Le gouvernement en place n’est plus menacé, la crainte d’un coup d’État qui existait en 2020 n’est plus d’actualité. Mais notre société porte des blessures terribles et a besoin de reconstruction.

Comment pouvez-vous vous rendre compte de la situation dans votre pays ?
Je voyage dans le pays, jusqu’aux lieux où l’on ne voit aucun fonctionnaire. Les voies de communication étaient mauvaises avant la guerre civile, à présent elles sont impraticables. Il y a des coupeurs de routes, qui gênent beaucoup la circulation et qui peuvent être dangereux, mais je compte sur ma baraka (mot arabe qui signifie bénédiction divine) et pour le moment elle ne m’a pas lâché. Lors de mes voyages, je vois des populations abandonnées. Ces gens ont l’impression que personne ne se soucie d’eux. Ils meurent comme des bêtes sans même un dispensaire. Il faut leur rappeler que ce sont des enfants de Dieu. C’est pourquoi j’abandonne mon habit de cardinal, je me fais petit, je sillonne le pays et je leur dis : « Si les hommes vous ont oubliés, Dieu ne vous a pas oublié. »

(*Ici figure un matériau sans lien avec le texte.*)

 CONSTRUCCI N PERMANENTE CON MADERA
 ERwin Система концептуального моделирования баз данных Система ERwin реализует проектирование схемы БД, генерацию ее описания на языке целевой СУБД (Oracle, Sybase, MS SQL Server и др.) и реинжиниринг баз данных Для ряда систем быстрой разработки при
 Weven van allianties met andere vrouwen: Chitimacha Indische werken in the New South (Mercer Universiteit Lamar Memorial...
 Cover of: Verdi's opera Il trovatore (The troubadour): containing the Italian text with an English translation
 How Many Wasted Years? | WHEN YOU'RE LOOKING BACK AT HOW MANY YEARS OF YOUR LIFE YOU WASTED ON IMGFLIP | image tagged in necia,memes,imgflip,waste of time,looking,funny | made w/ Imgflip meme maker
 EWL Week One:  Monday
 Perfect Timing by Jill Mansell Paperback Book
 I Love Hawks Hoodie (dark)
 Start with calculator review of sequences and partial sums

Dans un village, lors de la confirmation d’un jeune adulte, François, j’ai été surpris de voir tout le monde le porter en triomphe. On m’a expliqué que c’était le catéchiste du village. C’est lui qui maintenait la foi vive dans cette communauté qui ne recevait plus de prêtre depuis bien longtemps. Et cela alors que ce brave François n’était pas même confirmé.

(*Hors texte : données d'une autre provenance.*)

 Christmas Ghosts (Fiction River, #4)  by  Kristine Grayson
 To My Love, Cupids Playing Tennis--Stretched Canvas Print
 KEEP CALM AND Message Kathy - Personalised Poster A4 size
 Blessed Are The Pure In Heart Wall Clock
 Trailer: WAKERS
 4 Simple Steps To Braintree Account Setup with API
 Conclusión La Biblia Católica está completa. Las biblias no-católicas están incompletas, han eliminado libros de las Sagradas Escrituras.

Comment expliquez-vous un tel abandon des populations ?

Pour la défense du gouvernement, il faut dire que notre pays est presque aussi grand que la France et qu’il est difficile de contrôler une telle étendue. Par ailleurs, il existe toujours des zones sous domination des rebelles.

Récemment, je me suis rendue à Ouadda, une petite ville du nord-est du pays. J’ai été très bien accueilli par la population qui m’a fait la fête. Les gens étaient heureux de voir qu’ils n’étaient pas abandonnés, mais aussi pendant le temps de ma présence, ils n’avaient plus besoin de respecter le couvre-feu imposé par les rebelles. Quand j’ai voulu repartir, un jeune chef rebelle local m’a barré la route et m’a dit que je ne pouvais pas m’en aller. Le soir même, les paroissiens ont prié pour nous, le maire, des pasteurs et des imams sont venus plaider ma cause. Et le lendemain, quand j’ai signifié au chef local que je souhaitais repartir, il a commencé par me bloquer, puis dix minutes plus tard m’a dit que je pouvais y aller… Je l’ai repris. Je lui ai rappelé qu’il été supposé être un chef, que sa parole avait de l’importance et qu’il ne pouvait pas l’utiliser n’importe comment. On m’a amené auprès de ses supérieurs et là, il était comme un petit enfant pris en faute. Ce genre de personnes abondent ici. Ils n’ont pas d’éducation, alors ils compensent avec les biceps.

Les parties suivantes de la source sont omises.